Operational realities

Capital requirements

PHP 100M+ minimum capital for PIGO licensees. Audited Philippine financial statements.

Player protection

PAGCOR responsible-gambling framework, self-exclusion mechanisms, deposit limits, age-verification.

Banking & payment processing

Major Philippine banks (BDO, BPI, Metrobank) bank PAGCOR-licensed operators. International payment processing more complex.

B2B vs B2C licensing

PIGO framework focused on B2C. B2B platform providers serve PIGO licensees under separate commercial arrangements.

Recent developments (2025-2026)

Marcos administration ordered phase-out of all POGO licences by 31 December 2024 following alleged links to scams and human-trafficking; PIGO domestic licensing continues.

How it compares

Versus other Asian: PAGCOR-domestic is one of the few regulated Asian iGaming frameworks. Most Asian markets remain unregulated or grey-market.

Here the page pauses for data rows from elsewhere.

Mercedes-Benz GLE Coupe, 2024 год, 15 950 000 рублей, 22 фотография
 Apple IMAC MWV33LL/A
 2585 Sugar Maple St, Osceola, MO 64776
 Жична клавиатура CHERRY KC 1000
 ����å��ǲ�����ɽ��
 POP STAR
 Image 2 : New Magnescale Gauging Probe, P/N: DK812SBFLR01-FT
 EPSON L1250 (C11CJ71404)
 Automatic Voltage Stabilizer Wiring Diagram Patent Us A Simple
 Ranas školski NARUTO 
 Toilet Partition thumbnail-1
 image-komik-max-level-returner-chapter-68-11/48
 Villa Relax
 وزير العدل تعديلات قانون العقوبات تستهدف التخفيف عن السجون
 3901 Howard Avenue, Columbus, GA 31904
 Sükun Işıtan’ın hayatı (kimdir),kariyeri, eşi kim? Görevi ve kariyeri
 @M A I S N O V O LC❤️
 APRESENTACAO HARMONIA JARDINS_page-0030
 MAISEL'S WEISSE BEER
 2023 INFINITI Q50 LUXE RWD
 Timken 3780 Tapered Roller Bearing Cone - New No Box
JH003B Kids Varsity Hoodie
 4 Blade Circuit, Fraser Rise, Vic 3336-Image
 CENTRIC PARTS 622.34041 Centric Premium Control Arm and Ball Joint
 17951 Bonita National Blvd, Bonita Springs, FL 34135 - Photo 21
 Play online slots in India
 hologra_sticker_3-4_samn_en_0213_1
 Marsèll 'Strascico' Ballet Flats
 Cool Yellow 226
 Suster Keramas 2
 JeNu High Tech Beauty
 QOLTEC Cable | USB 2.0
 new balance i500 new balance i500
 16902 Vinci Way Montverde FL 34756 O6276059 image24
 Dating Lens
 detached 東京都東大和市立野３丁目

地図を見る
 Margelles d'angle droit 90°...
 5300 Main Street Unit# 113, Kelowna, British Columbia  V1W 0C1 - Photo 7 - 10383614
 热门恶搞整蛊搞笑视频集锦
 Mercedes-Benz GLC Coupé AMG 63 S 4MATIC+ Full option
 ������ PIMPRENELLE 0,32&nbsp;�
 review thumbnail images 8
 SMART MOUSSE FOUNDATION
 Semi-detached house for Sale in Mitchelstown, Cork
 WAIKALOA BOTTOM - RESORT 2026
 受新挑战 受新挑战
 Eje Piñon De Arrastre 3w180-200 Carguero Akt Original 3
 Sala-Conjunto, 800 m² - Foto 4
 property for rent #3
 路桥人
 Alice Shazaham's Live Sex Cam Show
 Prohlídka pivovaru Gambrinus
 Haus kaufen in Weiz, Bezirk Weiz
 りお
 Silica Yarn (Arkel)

Frequently asked questions

What happened to Philippine POGO licences?

President Marcos ordered complete phase-out of all POGO licences by 31 December 2024 following scandals linking POGO operations to scam centres and human-trafficking. All POGO operations have ceased.

Can I still get a Philippine gambling licence?

Yes — PIGO (Philippines Inland Gaming Operators) for domestic Philippine customers continues. POGO offshore licensing has been eliminated.